Healthcare Heroes 2019: Sharing the Travel Nurse Experience With Others
At FlexCare, we believe there's no better way to encourage nurses to choose a career as a travel nurse than through a referral. Stephanie (shown here on the right), a CVICU RN from Florida, is being honored as FlexCare's 2019 Greatest Family Member for sending her recruiter the most completed referrals for 2018.
Stephanie's experience with FlexCare gives her unique insights that she enthusiastically shares with others. She understands what it’s like to work with FlexCare and provides colleagues with a realistic and positive assessment of the process involved in becoming a traveler.
If you follow FlexCare on social media, you may have seen Stephanie before. In July 2018, Stephanie and her wife, Amanda, also a travel nurse, were our featured Tuesday Travelers. They love exploring new places, hiking, going to shows like Cirque du Soleil, and they have an affinity for pizza and wine.
“Stephanie is very passionate about her work and patient care." Kristin McKnight, Executive Recruiter
We asked Stephanie a few questions about her life as a nurse. She was gracious enough to pass along some valuable information.

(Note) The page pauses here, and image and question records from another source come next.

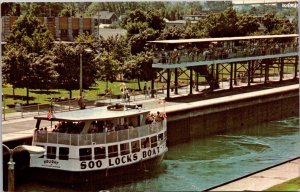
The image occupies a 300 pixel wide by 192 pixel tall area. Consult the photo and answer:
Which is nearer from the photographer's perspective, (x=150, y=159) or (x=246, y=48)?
(x=150, y=159)

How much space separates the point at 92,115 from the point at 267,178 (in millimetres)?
4591

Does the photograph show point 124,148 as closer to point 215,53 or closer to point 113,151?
point 113,151

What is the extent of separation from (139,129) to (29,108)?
430 centimetres

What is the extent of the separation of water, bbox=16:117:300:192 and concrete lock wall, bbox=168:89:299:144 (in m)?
0.42

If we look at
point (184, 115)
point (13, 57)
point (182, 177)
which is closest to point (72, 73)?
point (13, 57)

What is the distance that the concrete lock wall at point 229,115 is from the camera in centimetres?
2170

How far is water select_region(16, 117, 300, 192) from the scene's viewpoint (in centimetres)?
1585

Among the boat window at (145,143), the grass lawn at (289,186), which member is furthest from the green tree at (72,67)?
the grass lawn at (289,186)

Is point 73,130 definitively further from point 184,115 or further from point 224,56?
point 224,56

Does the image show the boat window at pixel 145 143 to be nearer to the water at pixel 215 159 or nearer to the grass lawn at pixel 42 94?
the water at pixel 215 159

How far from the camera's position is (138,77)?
86.5 feet

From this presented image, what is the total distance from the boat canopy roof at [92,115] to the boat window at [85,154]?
0.69 meters

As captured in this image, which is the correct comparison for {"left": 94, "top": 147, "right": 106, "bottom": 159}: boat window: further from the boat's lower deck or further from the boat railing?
the boat's lower deck

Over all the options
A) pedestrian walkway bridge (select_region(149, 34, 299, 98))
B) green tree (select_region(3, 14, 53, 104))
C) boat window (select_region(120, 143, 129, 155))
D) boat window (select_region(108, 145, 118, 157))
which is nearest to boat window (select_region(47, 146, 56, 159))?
boat window (select_region(108, 145, 118, 157))
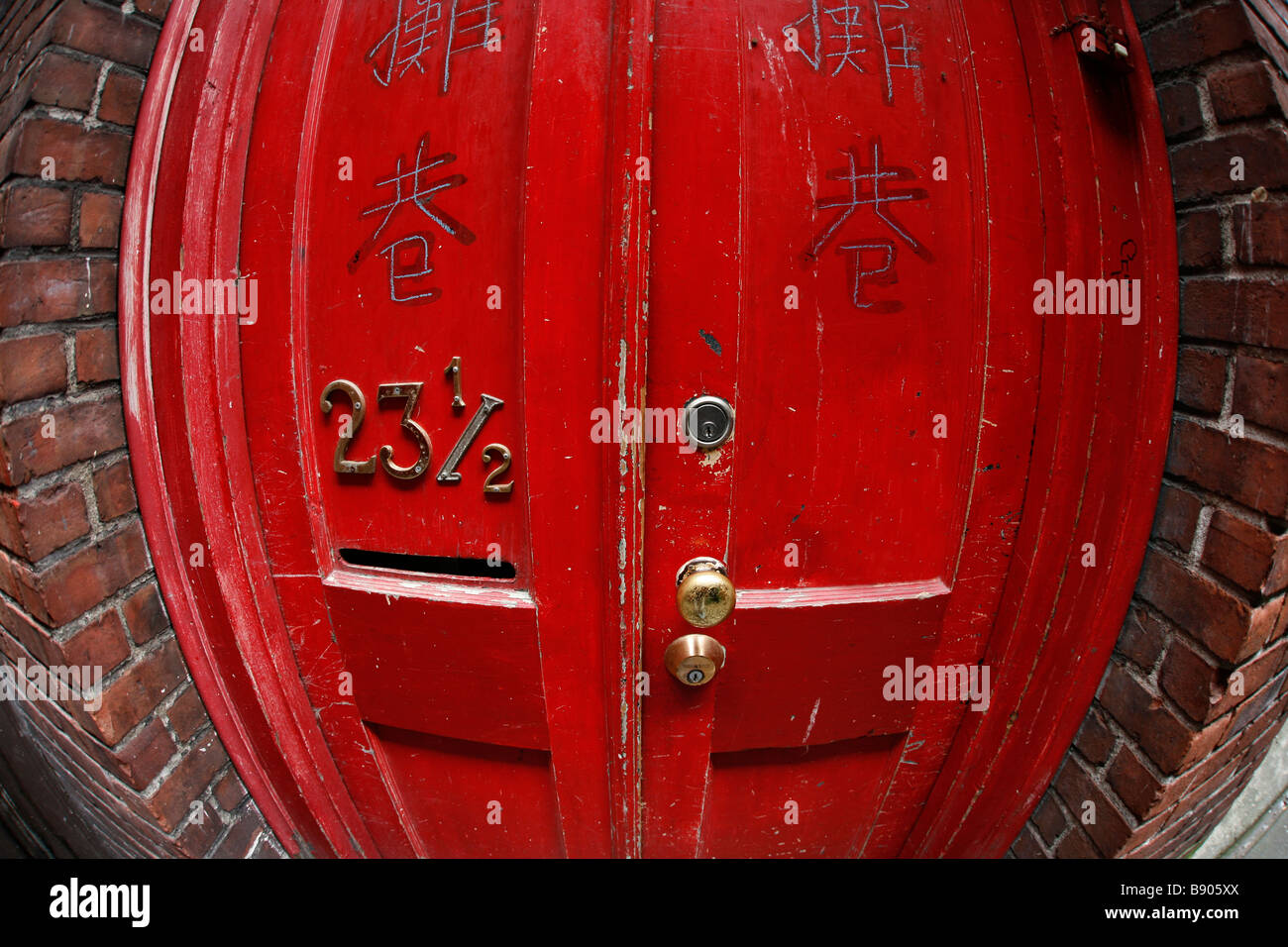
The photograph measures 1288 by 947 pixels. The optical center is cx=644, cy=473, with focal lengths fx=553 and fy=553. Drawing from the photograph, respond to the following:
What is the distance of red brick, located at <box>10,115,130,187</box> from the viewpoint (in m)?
0.95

Q&A with Stephanie on her Life as a Travel Nurse
What’s one thing you enjoy most about being a travel nurse?
"Travel nursing has given me the ability to experience cities in a way I never would have as a full-time staff nurse. Prior to being travel nurses, my wife and I would go on mini vacations throughout the year, but there’s only so many things we could do in a long weekend. Spending 13 weeks in a city allows us to really dive in. We get to check out the local spots, learn the history and culture, and even travel to the outlying cities."
What attracted you to nursing?
"I’ve always been a natural caretaker. I also love people and learning new things. Nursing just felt natural. Over the course of my career I’ve been able to witness and implement medical advancements that have improved people’s quality of life. I can’t think of a more rewarding career."
What’s one piece of advice you would give new nurses?
"Ask questions and learn your resources. I’ve been a nurse for 15 years and I still ask questions. You’re not expected to know it all so don’t get down on yourself if you’re asked something and don’t know the answer. It’s more important to learn where to find the answer."